부분적으로 반전된 latents는 [~StableDiffusionDiffEditPipeline.invert] 함수에서 생성되며, 일반적으로 이미지를 설명하는 prompt 또는 캡션을 포함하는 것이 inverse latent sampling 프로세스를 가이드하는 데 도움이 됩니다. 캡션은 종종 source_prompt가 될 수 있지만, 다른 텍스트 설명으로 자유롭게 실험해 보세요!

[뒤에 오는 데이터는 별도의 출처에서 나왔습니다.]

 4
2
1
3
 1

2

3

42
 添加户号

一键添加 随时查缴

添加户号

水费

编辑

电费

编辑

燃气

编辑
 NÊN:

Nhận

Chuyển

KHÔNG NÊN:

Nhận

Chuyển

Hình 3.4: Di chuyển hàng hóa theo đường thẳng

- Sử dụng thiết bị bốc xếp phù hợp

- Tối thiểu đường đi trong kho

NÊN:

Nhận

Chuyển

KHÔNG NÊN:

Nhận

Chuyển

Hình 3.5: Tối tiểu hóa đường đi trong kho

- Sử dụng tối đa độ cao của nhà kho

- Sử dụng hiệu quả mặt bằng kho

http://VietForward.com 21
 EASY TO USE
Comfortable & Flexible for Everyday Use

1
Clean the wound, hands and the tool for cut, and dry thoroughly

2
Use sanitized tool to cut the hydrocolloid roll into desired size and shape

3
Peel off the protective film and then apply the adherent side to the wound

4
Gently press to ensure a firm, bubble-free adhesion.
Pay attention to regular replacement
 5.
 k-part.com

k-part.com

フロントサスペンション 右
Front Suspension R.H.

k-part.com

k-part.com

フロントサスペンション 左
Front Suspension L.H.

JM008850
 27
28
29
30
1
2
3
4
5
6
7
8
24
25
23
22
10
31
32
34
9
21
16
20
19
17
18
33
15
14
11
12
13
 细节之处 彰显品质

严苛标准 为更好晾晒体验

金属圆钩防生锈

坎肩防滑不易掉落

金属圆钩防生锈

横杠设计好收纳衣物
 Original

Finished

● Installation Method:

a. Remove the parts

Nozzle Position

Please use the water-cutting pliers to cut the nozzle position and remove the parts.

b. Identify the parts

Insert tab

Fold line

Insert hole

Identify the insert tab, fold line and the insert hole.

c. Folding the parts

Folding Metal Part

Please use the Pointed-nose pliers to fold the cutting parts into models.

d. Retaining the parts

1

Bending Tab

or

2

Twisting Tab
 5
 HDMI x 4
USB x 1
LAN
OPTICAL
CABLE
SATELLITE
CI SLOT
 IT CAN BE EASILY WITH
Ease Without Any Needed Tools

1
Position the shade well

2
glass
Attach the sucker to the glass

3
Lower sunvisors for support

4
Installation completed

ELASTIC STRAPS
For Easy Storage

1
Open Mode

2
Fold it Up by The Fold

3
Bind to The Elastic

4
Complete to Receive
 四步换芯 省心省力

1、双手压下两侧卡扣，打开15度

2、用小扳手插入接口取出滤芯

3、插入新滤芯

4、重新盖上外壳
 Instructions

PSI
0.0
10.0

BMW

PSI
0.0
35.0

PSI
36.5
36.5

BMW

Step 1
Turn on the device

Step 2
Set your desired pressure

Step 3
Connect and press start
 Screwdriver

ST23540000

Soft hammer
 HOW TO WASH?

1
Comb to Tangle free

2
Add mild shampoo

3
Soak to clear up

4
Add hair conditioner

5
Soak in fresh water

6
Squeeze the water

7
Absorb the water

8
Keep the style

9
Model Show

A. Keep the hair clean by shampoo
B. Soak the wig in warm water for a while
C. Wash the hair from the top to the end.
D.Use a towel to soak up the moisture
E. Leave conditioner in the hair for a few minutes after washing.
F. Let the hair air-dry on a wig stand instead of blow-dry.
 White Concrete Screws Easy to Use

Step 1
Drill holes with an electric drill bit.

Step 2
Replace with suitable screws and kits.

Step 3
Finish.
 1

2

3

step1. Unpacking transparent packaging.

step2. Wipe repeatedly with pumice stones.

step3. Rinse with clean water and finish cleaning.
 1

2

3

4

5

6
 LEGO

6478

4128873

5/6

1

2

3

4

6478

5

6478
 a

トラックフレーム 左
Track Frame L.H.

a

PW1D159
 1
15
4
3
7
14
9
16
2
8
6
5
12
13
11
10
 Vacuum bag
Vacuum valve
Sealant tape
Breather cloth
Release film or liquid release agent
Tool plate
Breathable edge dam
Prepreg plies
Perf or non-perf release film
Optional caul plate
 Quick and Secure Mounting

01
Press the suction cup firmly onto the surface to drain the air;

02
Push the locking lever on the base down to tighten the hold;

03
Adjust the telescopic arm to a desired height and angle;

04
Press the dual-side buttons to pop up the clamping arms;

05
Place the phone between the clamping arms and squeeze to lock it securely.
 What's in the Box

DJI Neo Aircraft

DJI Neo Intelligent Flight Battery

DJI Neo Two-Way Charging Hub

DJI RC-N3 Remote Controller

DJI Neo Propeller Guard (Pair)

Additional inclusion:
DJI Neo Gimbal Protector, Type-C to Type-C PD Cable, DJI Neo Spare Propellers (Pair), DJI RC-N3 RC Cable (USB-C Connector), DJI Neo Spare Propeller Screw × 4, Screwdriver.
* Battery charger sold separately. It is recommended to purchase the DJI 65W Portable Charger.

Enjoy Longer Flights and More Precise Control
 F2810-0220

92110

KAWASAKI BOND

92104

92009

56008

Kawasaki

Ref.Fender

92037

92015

파이프라인, 스케줄러, 역 스케줄러를 불러오고 메모리 사용량을 줄이기 위해 몇 가지 최적화를 활성화해 보겠습니다:

import torch
from diffusers import DDIMScheduler, DDIMInverseScheduler, StableDiffusionDiffEditPipeline

pipeline = StableDiffusionDiffEditPipeline.from_pretrained(
    "stabilityai/stable-diffusion-2-1",
    torch_dtype=torch.float16,
    safety_checker=None,
    use_safetensors=True,
)
pipeline.scheduler = DDIMScheduler.from_config(pipeline.scheduler.config)
pipeline.inverse_scheduler = DDIMInverseScheduler.from_config(pipeline.scheduler.config)
pipeline.enable_model_cpu_offload()
pipeline.enable_vae_slicing()

수정하기 위한 이미지를 불러옵니다:

from diffusers.utils import load_image, make_image_grid

img_url = "https://github.com/Xiang-cd/DiffEdit-stable-diffusion/raw/main/assets/origin.png"
raw_image = load_image(img_url).resize((768, 768))
raw_image

이미지 마스크를 생성하기 위해 [~StableDiffusionDiffEditPipeline.generate_mask] 함수를 사용합니다. 이미지에서 편집할 내용을 지정하기 위해 source_prompt와 target_prompt를 전달해야 합니다:

from PIL import Image

source_prompt = "a bowl of fruits"
target_prompt = "a basket of pears"
mask_image = pipeline.generate_mask(
    image=raw_image,
    source_prompt=source_prompt,
    target_prompt=target_prompt,
)
Image.fromarray((mask_image.squeeze()*255).astype("uint8"), "L").resize((768, 768))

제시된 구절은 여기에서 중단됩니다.